The White House is not predicting a double-dip recession, but it has downgraded its economic forecast.
On Thursday, the White House budget office released its “mid-session review,” updated projections that reflect new policies and forecasts that occurred after the February budget.
Among the budget office’s revised predictions, according to CNN: The unemployment rate won't fall below 6 percent until 2017, two years later than was predicted in February. The Office of Management and Budget now expects the unemployment rate, currently 9.1 percent, to remain above 8.2 percent throughout next year.
The OMB report said that, due to a rise in oil prices, the Japanese earthquake in March, the debt ceiling debate and Europe’s debt crisis, “economic growth and job creation, while positive, have not been strong enough to bring down the unemployment rate to an acceptable level.”
The budget office report now predicts the economy will grow at a 1.7 percent rate this year, down from its 2.7 percent forecast in February. Growth is expected to be 2.6 percent next year and 3.5 percent in 2013. Annual GDP will also grow more slowly than the budget office previously thought – only a percentage point for this year, 2012 and 2013 – but pick up in 2015 and 2016.

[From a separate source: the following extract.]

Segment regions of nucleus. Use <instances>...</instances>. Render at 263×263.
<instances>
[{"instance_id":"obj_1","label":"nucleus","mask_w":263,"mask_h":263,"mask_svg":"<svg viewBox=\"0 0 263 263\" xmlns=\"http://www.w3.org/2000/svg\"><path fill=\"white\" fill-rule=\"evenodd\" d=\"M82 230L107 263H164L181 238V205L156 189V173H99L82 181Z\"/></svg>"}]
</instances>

On bright spot in the report, Agence France-Presse reports:
Owing to steep spending cuts and a better-than-expected rise in receipts, the country's huge fiscal deficit – which earned it a first-ever downgrade from ratings agency Standard & Poor's in August – will be only 8.8 percent of gross domestic product this year, compared to 10.9 percent anticipated in January.
The deficit will fall to 6.1 percent of GDP by next year and just 2.7 percent in 2014, the OMB forecast.
The report also examined the impact of the Bush-era tax cuts for the wealthiest Americans on the budget deficit, the Wall Street Journal reports:
Allowing the 2001 and 2003 tax cuts for the wealthiest Americans to expire, as the administration has sought, would increase revenue by $866 billion over the next 10 years, the report estimated. The government would also save $160 billion in interest costs because it wouldn't need to borrow as much.
"The President has consistently said that he will refuse to let these tax cuts be extended," the report stated.
"The review largely underscores the need to get back on a sustainable fiscal path and reinvest in economic growth and job creation," White House Budget Director Jacob Lew told the press.